*Texto*.
━━━━━━━━━━━━━━━━

Control de la atención, ¿la nueva democracia?
Por: @OrlandoGoncal
Las campañas electorales dejaron (hace
mucho) de ganarse con argumentos. Se ganan con narrativas; por ello no gana
quien propone más, sino quien emociona más.
Lo anterior nos lleva a una verdad que
para algunos aun es difícil de asimilar, pero la realidad de hoy día es que el
votante promedio (es decir, la mayoría) busca la confirmación de sus creencias
y deseos, antes que la verdad.
Lo anterior ha hecho que la política haya
evolucionado de los argumentos pragmáticos y/o ideológico a lo emocional; por
lo tanto, el manejo (y manipulación) de las emociones ayuda a los actores
políticos (candidatos, gobernantes, partidos políticos) a construir una
identidad, pasando las propuestas a un segundo plano, y por lo tanto los
electores votan por quienes les refuerzan el sentido de pertenencia.

━━━━━━━━━━━━━━━━

*Material proporcionado*.
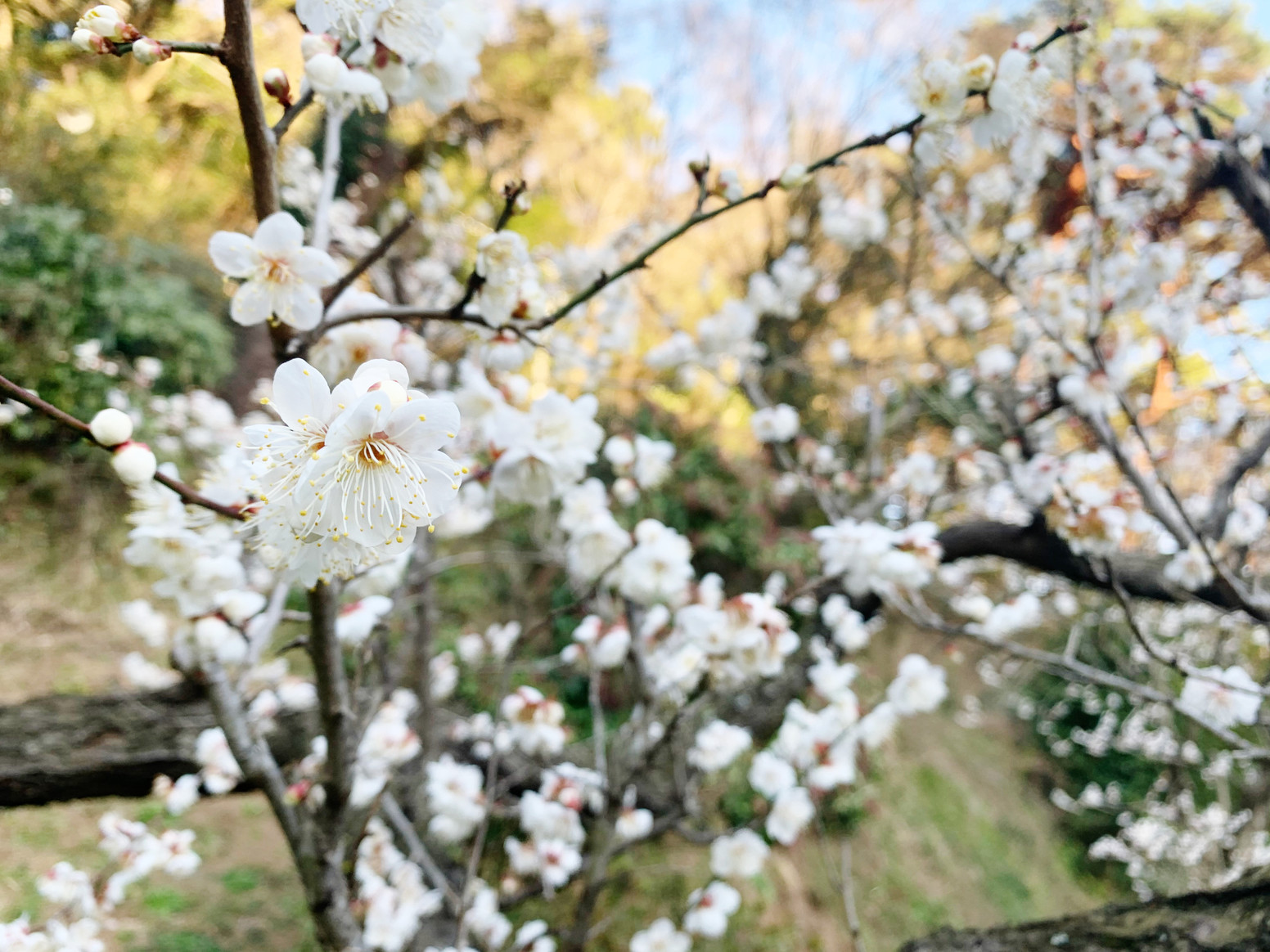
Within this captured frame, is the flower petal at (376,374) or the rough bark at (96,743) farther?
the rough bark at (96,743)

━━━━━━━━━━━━━━━━

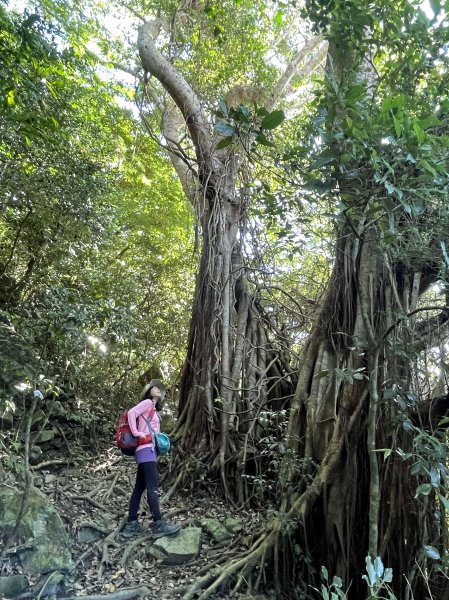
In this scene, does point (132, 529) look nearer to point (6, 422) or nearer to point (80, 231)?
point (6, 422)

━━━━━━━━━━━━━━━━

*Ejercicios*.
A – Según el texto sobre el control de la atención en la política, ¿por qué las propuestas de los actores políticos pasan a un segundo plano? Responde en una a tres oraciones.
B – Prosigue el texto sobre el control de la atención en la política a partir de su última oración.

*Respuestas*.
A – Porque la política ha evolucionado de los argumentos pragmáticos o ideológicos a lo emocional, ya que el votante promedio busca la confirmación de sus creencias y deseos antes que la verdad. Así, el manejo y la manipulación de las emociones ayudan a candidatos, gobernantes y partidos a construir una identidad, y los electores votan por quienes les refuerzan el sentido de pertenencia.

B –
Esto está transformando la política, pues
en vez de ser esta diálogos y debates, pasa a ser identidad, así que la
política se convierte en un espejo, donde los líderes políticos buscan que los
electores se vean reflejados, reforzando así sus creencias.
Con el preámbulo anterior, se pudiera
decir que la verdadera elección ocurre mucho antes del ejercicio del voto, pues
quienes controlan la atención por medio de la narrativa, controlan la agenda de
la discusión pública. Esto hace entonces que lo que se va instalando en la
mente de los ciudadanos sea lo que esté sobre el tapete mediático.
Todo lo anterior se ve reforzado cuando la
difusión de las narrativas electorales ocurre predominantemente en redes
sociales y plataformas digitales. El argumento aquí es que la tecnología no es
neutral, pues los algoritmos responden a intereses políticos y económicos de
los nuevos tecnofeudalistas.
Los algoritmos de las plataformas están
diseñados para maximizar la permanencia del usuario en estas, no para ofrecer
una verdad equilibrada; mostrándole al votante más de lo que ya cree, es decir,
creando espejos.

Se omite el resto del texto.